Something seems to have regressed on the display of adding a new payment method and the optional cover fees area.

Prod:

This branch:

[wrandall22]

@rguinee I'd be curious to hear your design perspective on a good way of showing the security code here as well. I'm thinking inline label/input instead of stacked and not quite so tall.

[rguinee]

@rguinee I'd be curious to hear your design perspective on a good way of showing the security code here as well. I'm thinking inline label/input instead of stacked and not quite so tall.

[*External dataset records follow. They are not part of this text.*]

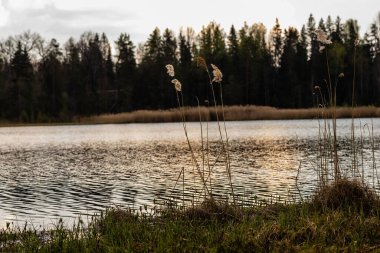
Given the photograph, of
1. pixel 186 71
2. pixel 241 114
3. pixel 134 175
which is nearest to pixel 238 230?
pixel 134 175

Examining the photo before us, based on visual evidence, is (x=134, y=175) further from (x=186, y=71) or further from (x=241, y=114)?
(x=186, y=71)

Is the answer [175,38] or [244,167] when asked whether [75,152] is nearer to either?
[244,167]

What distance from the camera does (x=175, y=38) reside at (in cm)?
8050

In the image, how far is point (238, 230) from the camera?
6.59 m

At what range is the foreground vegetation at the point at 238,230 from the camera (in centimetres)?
590

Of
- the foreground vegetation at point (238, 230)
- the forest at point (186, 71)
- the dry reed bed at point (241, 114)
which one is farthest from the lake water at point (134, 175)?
the forest at point (186, 71)

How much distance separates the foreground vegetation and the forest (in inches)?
2297

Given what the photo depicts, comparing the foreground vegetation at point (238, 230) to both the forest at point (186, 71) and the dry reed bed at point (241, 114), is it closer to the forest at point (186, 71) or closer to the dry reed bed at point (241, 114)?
the dry reed bed at point (241, 114)

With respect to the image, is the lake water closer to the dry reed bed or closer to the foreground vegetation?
the foreground vegetation

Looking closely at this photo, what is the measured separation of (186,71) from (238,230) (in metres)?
66.2

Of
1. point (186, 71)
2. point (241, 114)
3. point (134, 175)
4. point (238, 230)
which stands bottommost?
point (134, 175)

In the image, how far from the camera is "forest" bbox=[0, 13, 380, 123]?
6812 centimetres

Are we requiring they enter it again on a saved card for security purposes?

[wrandall22]

Correct

[wrandall22]

We don't want to clear this from session storage here, as this is what is sent to the server.

[wjames111]

So here was my thinking; this only gets removed on switchPayment, which only happens previously to cvv getting added to storage. So if we remove it here it just gets added again once you proceed to the next step. From testing session storage appears to always hold the correct cvv key/value at the final step which I believe is where it gets sent to the server. The primary reason for deleting the session storage here is to only set it once, which will keep it from adding the stored cvv to the cvv field every time switchPayment is called. I could be missing something though, I could always try to come up with a different way to keep cvv getting set everytime.

[wrandall22]

In my testing, it cleared right after I edited the existing payment method and entering the CVV there. It got copied to the text box but then removed from session storage.

[wjames111]

hmm okay I must have missed something.

[wjames111]

So when you get to the final step. The stored cvv isn't present?

[wrandall22]

Ah, I see what you're saying. It does get added back after hitting continue. We need to test that on the single step BCO branch as well to see how that behaves.

[wjames111]

Good call, I did not to think to check branded that could be problematic.

[wrandall22]

So, it looks like switchPayment is called when hitting Continue on 2 step branded checkout and when hitting Submit on single step branded checkout. So this will definitely need to change in some way.

[rguinee]

Agree on your instinct @wrandall22. There are several other recommendations I'd have for this like moving "Add a payment method" into the list of Your Payment Methods.

[wrandall22]

Do you envision that being below the selected payment method or the full list? I think the former.

[rguinee]

Exactly @wrandall22. They could have multiple card payment methods, so we would show below the selected option the sec code verification input. There are other considerations to make here. Is it validated when 3 or 4 digits are entered and can show success or error response? Does it have it be submitted and if incorrect the errors appear after page reloads?

[wrandall22]

The validation is there and it shows in real time, not after submit (unless the back-end finds issues with the card verification with TSYS)

[wjames111]

@rguinee @wrandall22 Ryan is the image you shared what we want to go with? I can get started styling it, but I don't want to jump the gun if you guys are still deciding on what works/looks best.

[wrandall22]

On my local, this is being overwritten by the bold above.

[wrandall22]

On my local, this is being overwritten by the : above.

[wjames111]

Seems like the styling is working locally now, for some reason the changes aren't reflected on staging. Not sure if there's a cacheing issue.